Vandals spray anti-Native slogan on Juneau-Douglas High School wall

Acronym has been variously interpreted to mean 'Kill All Natives' and 'Kids Across the Nation'

Posted: Sunday, February 22, 2004

Vandals painted a cryptic acronym generally regarded to be derogatory to Alaska Natives on an outside wall of Juneau-Douglas High School late Thursday night.

A school custodian noticed the graffiti, which wasn't visible from the street, around 10:30 p.m., said Assistant Principal Dale Staley. By mid-morning Friday, the three phrases had been painted over. School administration and police said they didn't know exactly what the graffiti had said, but red letters several feet high that showed through one of the patches of paint read: "KAN'S BACK!"

The meaning of KAN varies depending on whom you ask. JDHS sophomore Troy Tangney, 15, who says he knows the vandal, said it stands for "Kids Against Natives." Officer Paul Comolli of the Juneau Police Department said he's also heard the acronym stands for "Kids Across the Nation" or "Kill All Natives."

"Here at the high school, we're very concerned about it, whatever it means, because some of our students believe that it is derogatory and we can't tolerate that," Staley said.

KAN has been popping up around the school for just the last few weeks, scratched into bathroom stalls and scrawled on classroom desks and chairs, he said. Police say they believe it is related to violence between students that recently has occurred at the cemetery near the school.

Tangney said a friend of his told him he was planning to paint the graffiti earlier in the week.

"I think it's dumb. Everybody should just be friends," he said.

Junior Jeffrey Osborne, who is Tlingit, said he had not heard of KAN until some students brought it up earlier this month at a youth meeting at the Alaska Native Brotherhood Hall.

"I try not to pay attention to it. I can't stand racist people," Osborne said.

Osborne and several of his friends said they experience bad treatment they believe is racially motivated from some students, but that it tends to be the same group of people.

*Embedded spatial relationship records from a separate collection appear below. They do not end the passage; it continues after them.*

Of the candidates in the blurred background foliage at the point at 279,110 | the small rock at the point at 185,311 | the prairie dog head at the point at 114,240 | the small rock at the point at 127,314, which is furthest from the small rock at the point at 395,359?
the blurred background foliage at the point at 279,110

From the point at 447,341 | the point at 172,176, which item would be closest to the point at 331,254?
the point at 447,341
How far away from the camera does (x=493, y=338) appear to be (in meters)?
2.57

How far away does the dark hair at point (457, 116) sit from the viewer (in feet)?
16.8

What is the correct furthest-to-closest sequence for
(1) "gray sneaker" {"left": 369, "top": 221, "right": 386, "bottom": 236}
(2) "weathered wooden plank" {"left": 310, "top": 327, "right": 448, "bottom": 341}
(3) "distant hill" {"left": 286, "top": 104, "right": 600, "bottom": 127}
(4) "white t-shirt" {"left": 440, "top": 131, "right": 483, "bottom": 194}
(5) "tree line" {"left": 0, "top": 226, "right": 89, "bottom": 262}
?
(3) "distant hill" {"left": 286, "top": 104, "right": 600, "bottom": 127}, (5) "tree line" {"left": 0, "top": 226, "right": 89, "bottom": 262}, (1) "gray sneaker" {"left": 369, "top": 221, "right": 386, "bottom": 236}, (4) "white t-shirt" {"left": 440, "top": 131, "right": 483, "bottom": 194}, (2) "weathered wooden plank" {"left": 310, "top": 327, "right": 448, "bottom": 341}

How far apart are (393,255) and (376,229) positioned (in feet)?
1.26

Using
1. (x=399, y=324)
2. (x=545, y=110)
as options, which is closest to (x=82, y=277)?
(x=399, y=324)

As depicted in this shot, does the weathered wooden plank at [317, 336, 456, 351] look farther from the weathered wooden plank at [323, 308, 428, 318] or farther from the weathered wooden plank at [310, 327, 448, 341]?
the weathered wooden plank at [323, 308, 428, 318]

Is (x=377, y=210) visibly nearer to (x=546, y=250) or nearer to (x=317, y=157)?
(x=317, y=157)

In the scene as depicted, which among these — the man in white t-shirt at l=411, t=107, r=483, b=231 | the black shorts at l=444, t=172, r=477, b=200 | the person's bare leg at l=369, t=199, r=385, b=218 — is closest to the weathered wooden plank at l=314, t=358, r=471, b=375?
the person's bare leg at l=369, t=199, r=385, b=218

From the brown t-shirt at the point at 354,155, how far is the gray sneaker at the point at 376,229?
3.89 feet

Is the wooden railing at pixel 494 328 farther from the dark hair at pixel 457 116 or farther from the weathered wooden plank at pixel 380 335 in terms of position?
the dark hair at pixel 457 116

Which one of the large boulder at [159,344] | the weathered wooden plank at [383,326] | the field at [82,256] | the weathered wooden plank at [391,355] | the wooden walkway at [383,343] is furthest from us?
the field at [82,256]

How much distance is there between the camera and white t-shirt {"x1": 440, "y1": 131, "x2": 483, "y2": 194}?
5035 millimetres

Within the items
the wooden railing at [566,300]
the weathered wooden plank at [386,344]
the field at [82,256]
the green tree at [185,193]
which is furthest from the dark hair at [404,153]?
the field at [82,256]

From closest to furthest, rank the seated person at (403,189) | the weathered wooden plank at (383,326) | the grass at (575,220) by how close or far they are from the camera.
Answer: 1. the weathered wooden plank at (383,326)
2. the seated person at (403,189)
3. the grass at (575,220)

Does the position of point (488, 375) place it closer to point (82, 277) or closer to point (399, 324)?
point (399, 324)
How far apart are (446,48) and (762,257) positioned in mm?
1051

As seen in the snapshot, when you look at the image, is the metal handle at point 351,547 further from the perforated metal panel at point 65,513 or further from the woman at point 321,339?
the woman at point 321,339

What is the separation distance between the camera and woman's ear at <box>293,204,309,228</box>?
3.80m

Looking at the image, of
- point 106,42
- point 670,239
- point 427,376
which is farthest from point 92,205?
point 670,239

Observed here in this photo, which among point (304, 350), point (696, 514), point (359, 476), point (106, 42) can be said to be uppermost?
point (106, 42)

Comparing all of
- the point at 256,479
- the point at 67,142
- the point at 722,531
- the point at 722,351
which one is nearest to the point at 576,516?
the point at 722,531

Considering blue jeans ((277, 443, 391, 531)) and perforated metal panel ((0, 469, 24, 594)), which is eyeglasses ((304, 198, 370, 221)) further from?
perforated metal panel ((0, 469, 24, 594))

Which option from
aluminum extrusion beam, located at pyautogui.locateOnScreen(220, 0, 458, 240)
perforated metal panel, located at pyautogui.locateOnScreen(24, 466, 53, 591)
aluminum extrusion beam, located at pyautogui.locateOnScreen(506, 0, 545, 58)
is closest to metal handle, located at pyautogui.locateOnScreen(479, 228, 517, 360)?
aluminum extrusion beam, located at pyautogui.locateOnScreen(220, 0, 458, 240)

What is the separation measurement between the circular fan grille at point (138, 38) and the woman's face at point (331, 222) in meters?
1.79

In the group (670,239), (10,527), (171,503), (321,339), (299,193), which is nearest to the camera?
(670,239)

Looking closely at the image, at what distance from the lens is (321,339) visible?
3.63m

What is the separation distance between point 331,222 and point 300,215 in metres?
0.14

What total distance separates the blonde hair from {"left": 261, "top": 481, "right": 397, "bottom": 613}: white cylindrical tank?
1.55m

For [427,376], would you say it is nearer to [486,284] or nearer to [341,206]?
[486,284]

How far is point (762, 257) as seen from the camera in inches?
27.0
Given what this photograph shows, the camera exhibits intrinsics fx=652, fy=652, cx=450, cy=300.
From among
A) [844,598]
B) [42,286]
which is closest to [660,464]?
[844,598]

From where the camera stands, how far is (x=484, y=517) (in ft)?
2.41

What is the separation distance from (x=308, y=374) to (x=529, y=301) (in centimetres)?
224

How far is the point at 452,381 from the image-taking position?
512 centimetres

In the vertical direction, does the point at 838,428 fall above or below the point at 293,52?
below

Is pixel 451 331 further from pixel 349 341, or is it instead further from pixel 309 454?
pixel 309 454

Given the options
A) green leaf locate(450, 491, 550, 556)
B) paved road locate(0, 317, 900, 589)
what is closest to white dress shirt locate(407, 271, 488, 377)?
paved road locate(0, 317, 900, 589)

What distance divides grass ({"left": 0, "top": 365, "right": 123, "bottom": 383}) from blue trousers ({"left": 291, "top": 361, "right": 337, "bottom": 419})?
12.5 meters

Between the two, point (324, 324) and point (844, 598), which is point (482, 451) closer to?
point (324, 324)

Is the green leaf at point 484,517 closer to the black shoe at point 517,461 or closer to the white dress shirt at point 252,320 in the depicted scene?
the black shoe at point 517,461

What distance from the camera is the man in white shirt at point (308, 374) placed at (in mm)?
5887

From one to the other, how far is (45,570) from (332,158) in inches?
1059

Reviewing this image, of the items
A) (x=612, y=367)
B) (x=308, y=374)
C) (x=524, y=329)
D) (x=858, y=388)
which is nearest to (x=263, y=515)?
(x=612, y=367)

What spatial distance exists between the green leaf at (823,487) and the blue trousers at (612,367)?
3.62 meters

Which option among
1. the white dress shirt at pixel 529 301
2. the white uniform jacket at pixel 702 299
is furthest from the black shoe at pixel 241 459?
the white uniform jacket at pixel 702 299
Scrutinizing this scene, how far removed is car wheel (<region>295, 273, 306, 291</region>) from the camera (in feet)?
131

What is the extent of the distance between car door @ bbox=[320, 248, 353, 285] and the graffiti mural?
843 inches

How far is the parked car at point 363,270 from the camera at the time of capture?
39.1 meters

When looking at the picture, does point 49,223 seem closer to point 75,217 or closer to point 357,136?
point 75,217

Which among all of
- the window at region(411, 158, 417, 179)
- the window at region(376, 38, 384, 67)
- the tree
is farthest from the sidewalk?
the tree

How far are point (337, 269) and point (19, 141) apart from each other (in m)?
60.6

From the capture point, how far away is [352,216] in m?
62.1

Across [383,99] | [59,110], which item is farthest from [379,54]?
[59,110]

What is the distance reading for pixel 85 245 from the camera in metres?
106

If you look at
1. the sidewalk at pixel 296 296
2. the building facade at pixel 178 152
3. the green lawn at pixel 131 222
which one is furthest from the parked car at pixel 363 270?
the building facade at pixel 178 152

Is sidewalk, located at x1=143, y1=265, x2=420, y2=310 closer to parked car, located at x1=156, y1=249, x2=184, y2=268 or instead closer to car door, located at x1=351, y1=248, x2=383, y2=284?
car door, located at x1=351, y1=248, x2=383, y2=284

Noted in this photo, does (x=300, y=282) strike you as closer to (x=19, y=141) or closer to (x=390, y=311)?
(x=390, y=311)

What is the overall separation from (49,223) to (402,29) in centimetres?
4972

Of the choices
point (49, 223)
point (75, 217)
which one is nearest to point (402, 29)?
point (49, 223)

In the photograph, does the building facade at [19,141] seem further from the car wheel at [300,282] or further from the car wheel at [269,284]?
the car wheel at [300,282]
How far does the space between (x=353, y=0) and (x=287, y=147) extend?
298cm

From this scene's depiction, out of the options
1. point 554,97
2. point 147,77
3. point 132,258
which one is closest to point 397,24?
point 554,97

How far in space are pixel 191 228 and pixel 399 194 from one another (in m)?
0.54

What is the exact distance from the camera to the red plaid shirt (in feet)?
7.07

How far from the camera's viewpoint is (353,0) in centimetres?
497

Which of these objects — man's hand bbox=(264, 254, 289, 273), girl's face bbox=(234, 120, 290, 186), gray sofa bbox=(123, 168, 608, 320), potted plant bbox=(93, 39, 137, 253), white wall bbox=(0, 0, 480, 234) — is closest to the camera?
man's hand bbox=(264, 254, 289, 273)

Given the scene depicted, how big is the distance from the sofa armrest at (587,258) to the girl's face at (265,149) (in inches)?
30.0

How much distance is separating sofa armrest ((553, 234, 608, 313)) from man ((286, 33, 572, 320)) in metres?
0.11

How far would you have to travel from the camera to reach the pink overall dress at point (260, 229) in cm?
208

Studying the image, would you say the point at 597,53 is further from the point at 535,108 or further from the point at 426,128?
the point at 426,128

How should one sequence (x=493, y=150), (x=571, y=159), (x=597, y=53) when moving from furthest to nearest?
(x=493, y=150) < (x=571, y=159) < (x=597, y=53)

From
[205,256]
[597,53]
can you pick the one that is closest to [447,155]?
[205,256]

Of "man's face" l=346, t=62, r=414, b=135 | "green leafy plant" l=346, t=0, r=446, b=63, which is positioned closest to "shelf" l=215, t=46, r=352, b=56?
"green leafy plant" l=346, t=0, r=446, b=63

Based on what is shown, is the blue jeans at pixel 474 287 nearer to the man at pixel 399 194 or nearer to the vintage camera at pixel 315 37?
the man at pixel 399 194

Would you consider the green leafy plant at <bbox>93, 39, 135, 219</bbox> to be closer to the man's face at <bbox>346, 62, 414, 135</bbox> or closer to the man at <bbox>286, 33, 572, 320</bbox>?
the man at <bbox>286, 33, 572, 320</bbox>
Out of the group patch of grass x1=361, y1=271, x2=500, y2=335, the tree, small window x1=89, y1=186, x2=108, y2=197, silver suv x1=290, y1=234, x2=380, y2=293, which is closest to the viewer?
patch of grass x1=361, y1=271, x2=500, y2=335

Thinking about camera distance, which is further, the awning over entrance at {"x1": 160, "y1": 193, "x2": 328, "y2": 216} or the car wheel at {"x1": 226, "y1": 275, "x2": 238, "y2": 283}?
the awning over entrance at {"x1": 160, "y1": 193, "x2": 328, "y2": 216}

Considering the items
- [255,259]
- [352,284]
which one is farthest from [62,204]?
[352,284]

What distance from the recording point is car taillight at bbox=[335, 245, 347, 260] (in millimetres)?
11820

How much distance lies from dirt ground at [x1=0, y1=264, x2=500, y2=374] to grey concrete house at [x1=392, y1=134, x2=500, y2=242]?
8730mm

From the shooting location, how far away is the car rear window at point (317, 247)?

Comolli said he has heard of more fights going on lately in the cemetery. But it's often difficult to distinguish truth from fiction in the rumor-ridden haze of high school society. Staley said students were talking on Friday about a fight that had allegedly occurred during lunch, but it turned out to be just a couple of students raising their voices at each other.

Comolli said white and Native teenagers fought Thursday in the cemetery. He heard of a fight last week involving a Native nonstudent who sought out a white male student he thought had racist views.

"If people respond with hatred and violence to try to fix hatred and violence, it spirals out of control," Comolli said.

Leilani Knight-McQueen, youth and family leadership specialist for Tlingit-Haida Central Council, said fights do happen. She was careful not to characterize them as gang-related, but said there was increasing organization among students.

"My bigger concern is that, while I can meet with the Native kids and the Native crew responds, who is defusing the white crew? While I'm defusing the Native kids, who's over there telling (the white kids) not to be violent?" Knight-McQueen said.

She said it's important to promote community rather than division.

"We're supporting a healthy, safe environment for everyone," she said.

Staley called the graffiti "unfortunate."